====== Provided text ======

Introduction to p-value and Significance Testing with Examples | by Neeraj Krishna | Jan, 2023
Understand the idea behind the hypothesis testing framework through examples
Great products aren’t built overnight, rather they’re refined and polished through years of iteration. The most successful teams follow a feedback loop while developing a product. First, they develop an idea, deploy it to production, and monitor the process. Then, based on the data collected, they analyse and determine whether it’s successful. The insights gained in the analysis inform the next iteration of development. François Chollet, the creator of Keras, calls this the loop of progress [2].
The role of statistics is crucial in the analysis part. It helps us to test the hypothesis and arrive at a decision by observing the monitored data. Now, there are various hypothesis testing methods tailored for different scenarios, but in this article, we’ll understand the idea and the process behind the hypothesis testing framework through a simple example.
In statistics, we call the choices hypotheses. Often, the hypotheses aren’t clear in the real world. Let me illustrate. Consider two scenarios:
- In scenario one, you’re given a die and are asked to find out if the die is fair or loaded.
- In scenario two, you’re given two dice: one fair and one loaded. However, this time you know the probability distribution of the loaded die. If you randomly pick a die and toss it, can you determine which die you’ve picked based on the face it lands?
The two scenarios are a form of hypothesis testing problems. However, the difference between the two is we know what the alternate hypothesis looks like in the latter.
Scenario two is easier to deal with. There are well-defined methods like the likelihood ratio test that helps us to arrive at a decision based on a single observation.
However, most real-world cases look like scenario one.
In scenario one, we don’t know what the alternate hypothesis looks like. We just assume the alternate hypothesis is the die is loaded. We don’t know how loaded it is. So the goal of hypothesis testing comes down to proving or rejecting the null hypothesis, which in this case is the assumption the die is fair.

====== Information provided ======

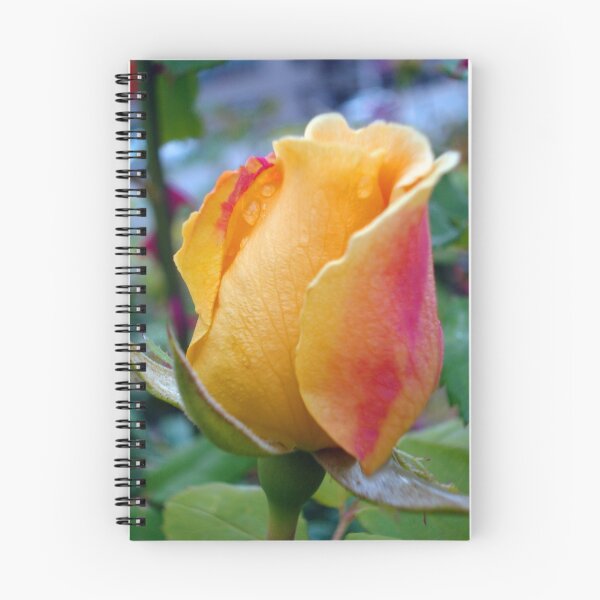 Item preview, Peach Rose Bud designed and sold by Gregory Ewanowich.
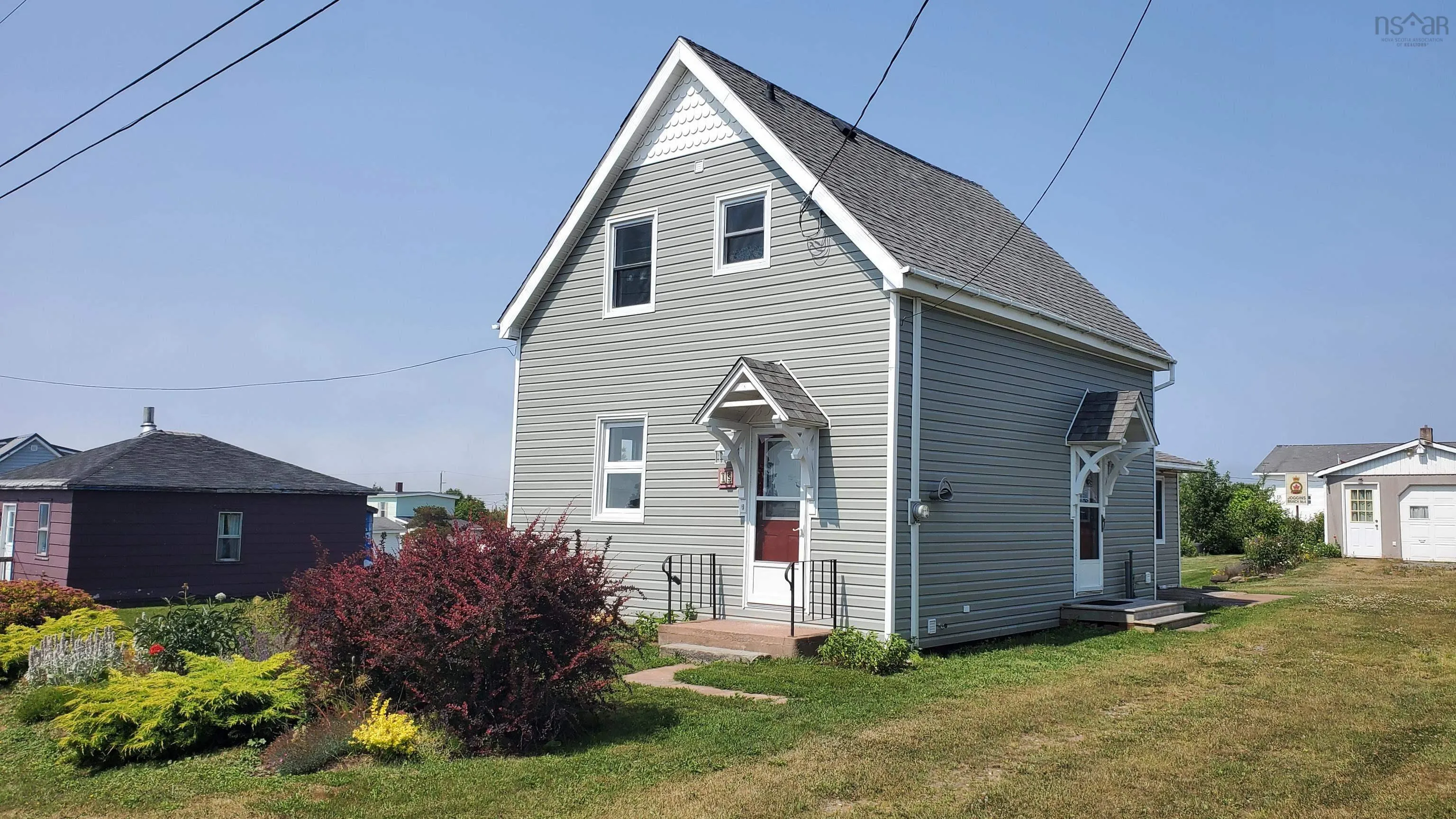 15 Summer Street, Joggins Ns B0l 1a0, 2 Bedrooms Bedrooms, ,2 BathroomsBathrooms,Residential,For Sale,Summer Street,202506959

======

Explore the material>
**a)** The hypothesis testing article describes what successful teams do in the sentences that begin "First, they develop an idea" and "Then, based on the data collected". List each action from those two sentences, in order.
**b)** Pick up the hypothesis testing article after its final sentence, which ends "the assumption the die is fair," and continue it in the same voice.

Responses by item number>
**a)**
1. Develop an idea.
2. Deploy it to production.
3. Monitor the process.
4. Analyze the collected data and determine whether the idea is successful.

**b)**
This form of hypothesis testing is also referred to as significance testing and is the focus of this article.
If you want to understand how to deal with problems of the first kind, consider reading my other article where we learn hypothesis testing from the first principles.
Let’s start with an example and build our way up.
You’re given a coin and are asked to find out if it’s fair or biased
Let 𝜃 represent the probability of heads. The null hypothesis is 𝜃 = 1/2 while the alternate hypothesis is 𝜃 ≠ 1/2.
Notice how the alternate hypothesis isn’t clear. 𝜃 can be any value between 0 and 1.
The key idea in hypothesis testing is the outcomes of the experiment depend on the hypotheses. So by observing the outcomes, we can draw a conclusion.
In this example, let’s toss the coin n times and observe the outcomes.
Let the outcomes be represented by X1, X2, X3, …, Xn where Xi is a random variable that represents the outcome of the ith toss. Xi = 1 if the coin lands on heads, else Xi = 0.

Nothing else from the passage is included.